The probability that a Bruno will see a white rabbit in 2 seconds is
100%.  The probability that a Bruno will NOT see a white rabbit in 2
seconds is ALSO 100%.

The key part here is the use of "a", as in "a Bruno".

Future Brunos are independent of "present Bruno", except for their
memory of you.  Again, there's nothing "real" that ties together
instants of consciousness except for the "feeling" of continuity
that's provided by memory.

So with probability, you're asking "what is the likelyhood that I will
see X as opposed to Y".  But YOU aren't going to see anything, you're
tied to the present.  Some future version of you will see X.  And a
different future version of you will see Y.  And there will be other
future versions of you that see A through W also.
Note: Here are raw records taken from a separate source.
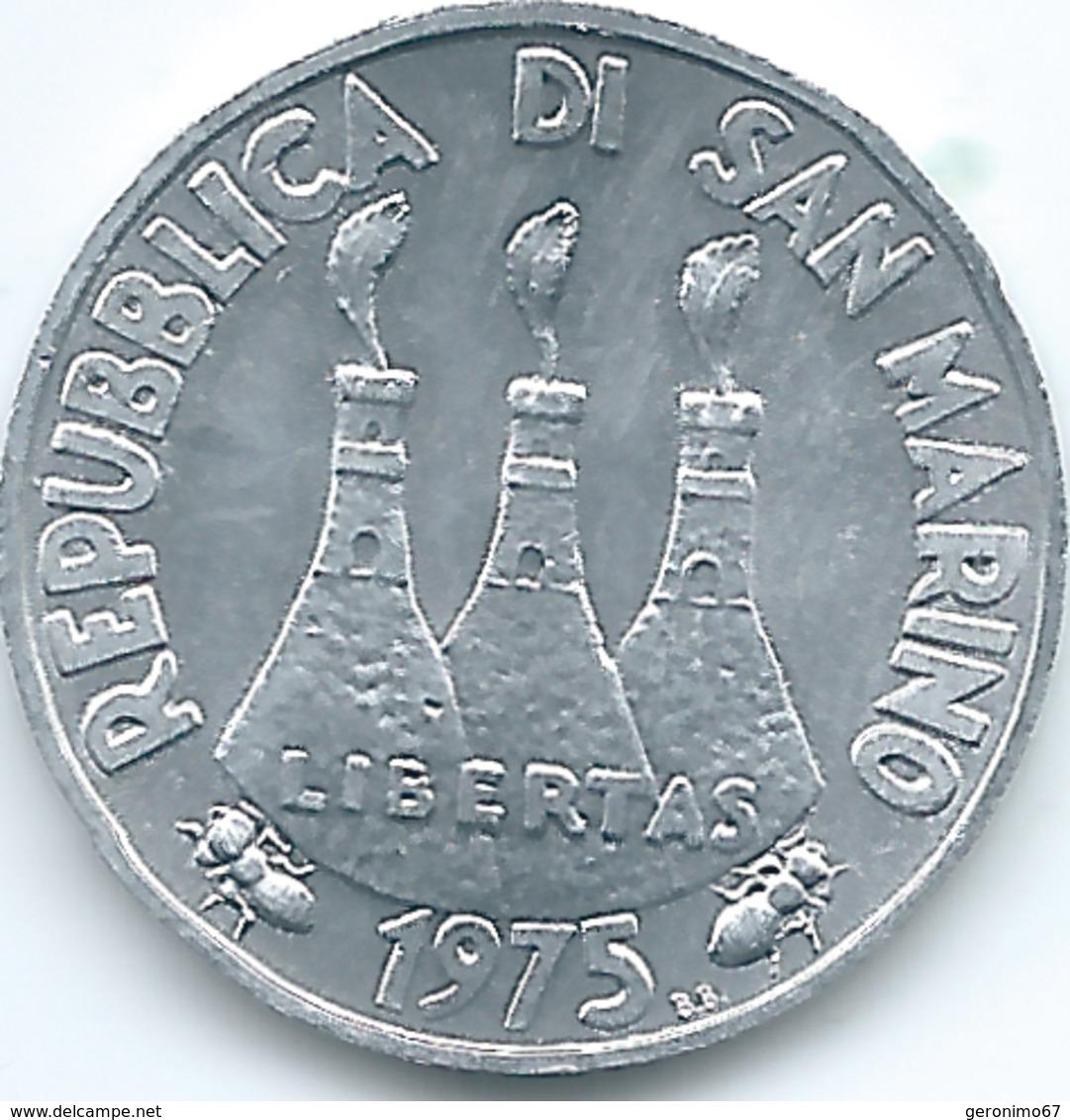 San Marino - 1975 - 5 Lire - KM42 - San Marino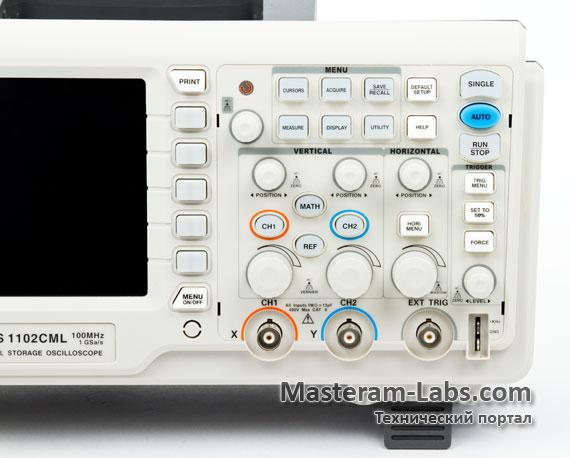 Панель управления цифрового осциллографа ATTEN ADS1102CML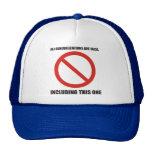 Todas las generalizaciones son falsas, incluyendo  gorras de camionero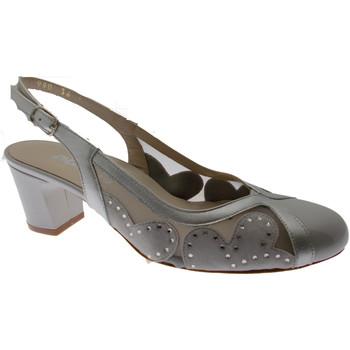 Schuhe Damen Sandalen / Sandaletten Melluso MEX588gr grigio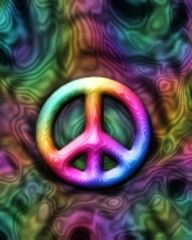 ☮ Peace and Love ☮ Hippie Peace, Happy Hippie, Hippie Love, Hippie Style, Hippie Things, Hippie Vibes, Hippie Chick, Bohemian Gypsy, Peace On Earth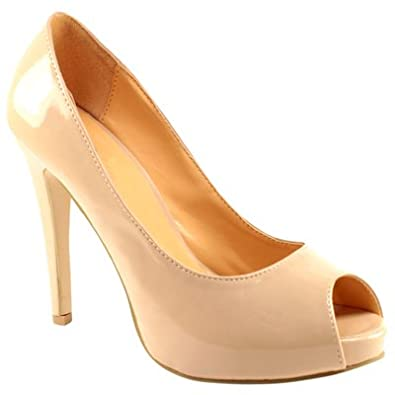 Womens Nude High Heel Court Shoes: Amazon.co.uk: Shoes &amp Bags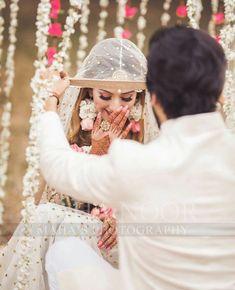 Bridal Poses, Bridal Photoshoot, Wedding Poses, Wedding Couples, Desi Wedding, Wedding Hijab, Wedding Ideas, Wedding Shoot, Wedding Ring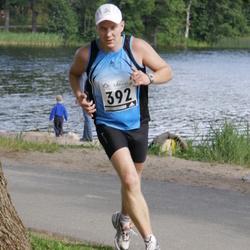 26. jooks ümber Pühajärve - Arno Bachaus (392)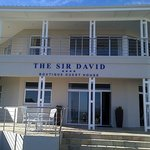 صورة فوتوغرافية لـ ‪The Sir David Boutique Guest House‬
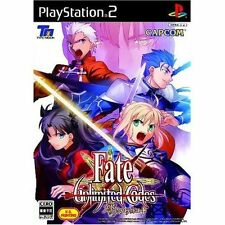 Used PS2  CAPCOM Fate Unlimited Codes  SONY PLAYSTATION JAPAN IMPORT
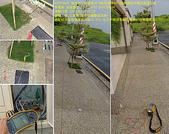 現場審驗_KH295:KH2950048_總箱接地測試值存疑(0.2Ω),另打CP兩接地輔助棒測試接地電阻為4.7Ω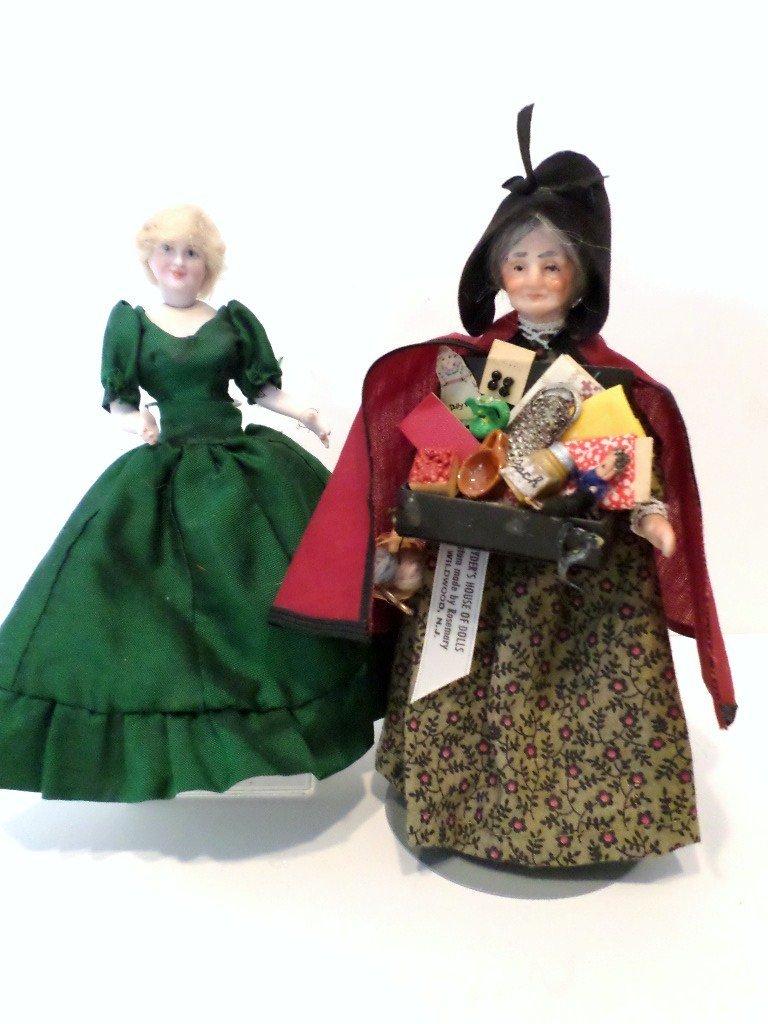 Vintage Peddler Doll and Princess Diana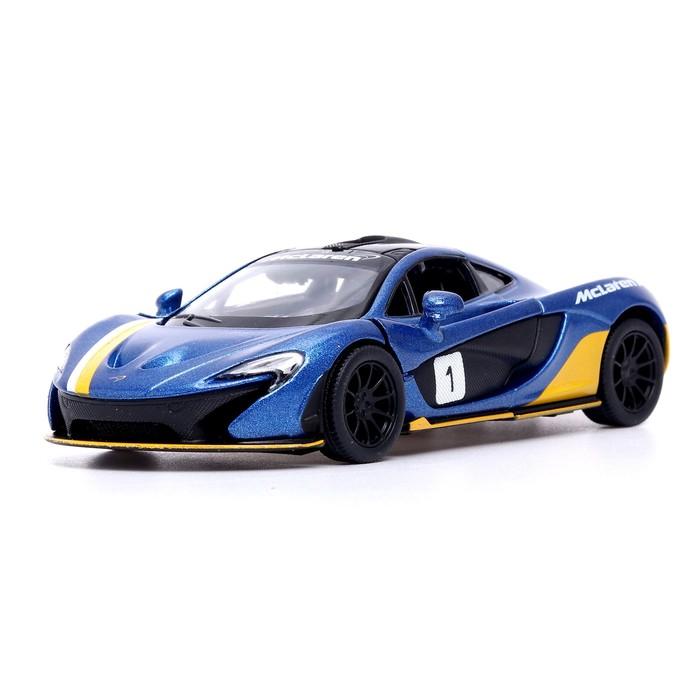 Машина металлическая McLaren P1 , 1:36, открываются двери, инерция, МИКС - фото 105651273
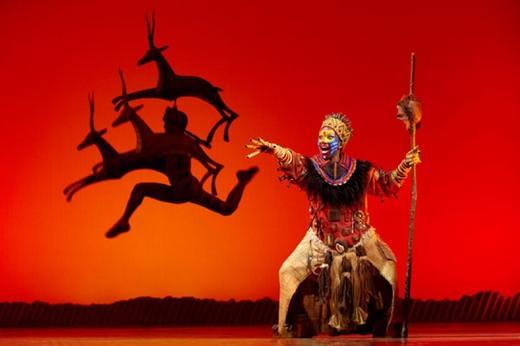 El Rey León - Teatro Lope de Vega, Madrid - Página oficial del ...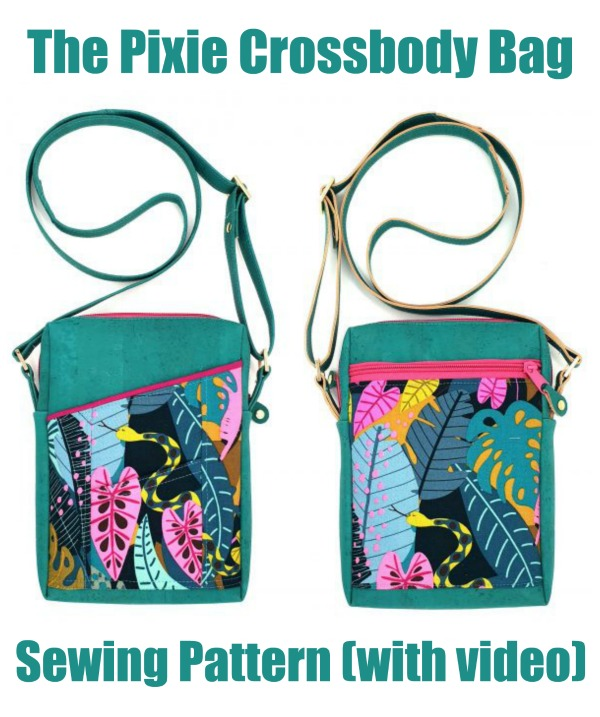 The Pixie Crossbody Bag (with video) sewing pattern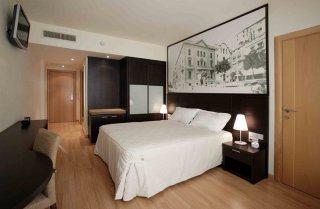Viajes Ibiza - Nastasi Hotel & SPA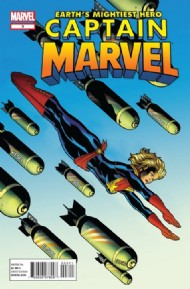 Captain Marvel (7th Series) 2012 - 2014 #3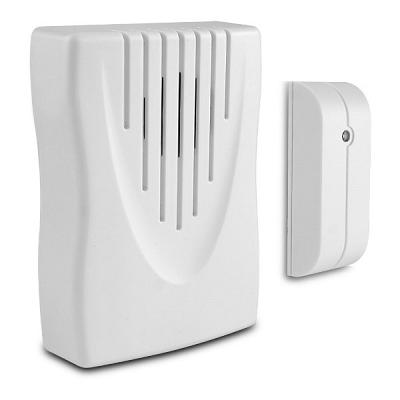 STI Knock Knock Wireless Door Chime with Vibration Smart Sensor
So here I guess we get into issues of personal identity over time, and
maybe also questions of transworld identity.  From SEP

"What does it take for a person to persist from one time to
another—that is, for the same person to exist at different times? What
sorts of adventures could you possibly survive, in the broadest sense
of the word 'possible'? What sort of event would necessarily bring
your existence to an end? What determines which past or future being
is you? Suppose you point to a child in an old class photograph and
say, “That's me.” What makes you that one, rather than one of the
others? What is it about the way she relates then to you as you are
now that makes her you? For that matter, what makes it the case that
anyone at all who existed back then is you? This is the question of
personal identity over time. An answer to it is an account of our
persistence conditions, or a criterion of personal identity over time
(a constitutive rather than an evidential criterion: the second falls
under the Evidence Question below)."

> What does you theory predict about agony and death, from the first
> person point of view?

Well, I'm guessing that there is no first person death.  We are all
subjectively immortal, and all possible futures await.  Some of them
very bad.  Some of them very good.

In one of my futures I will never experience a good thing again.  It
will be nothing but suffering, misery, and humiliation for eternity.

BUT, on the plus side, in another future I will never experience
another bad thing again.  It's blue skies and flowers for as far as
the eye can see.

Most futures will be some mix of the two.

To be honest, the thought of the good futures doesn't make up for the
thought of the bad futures.  BUT, such is life.  I suspect.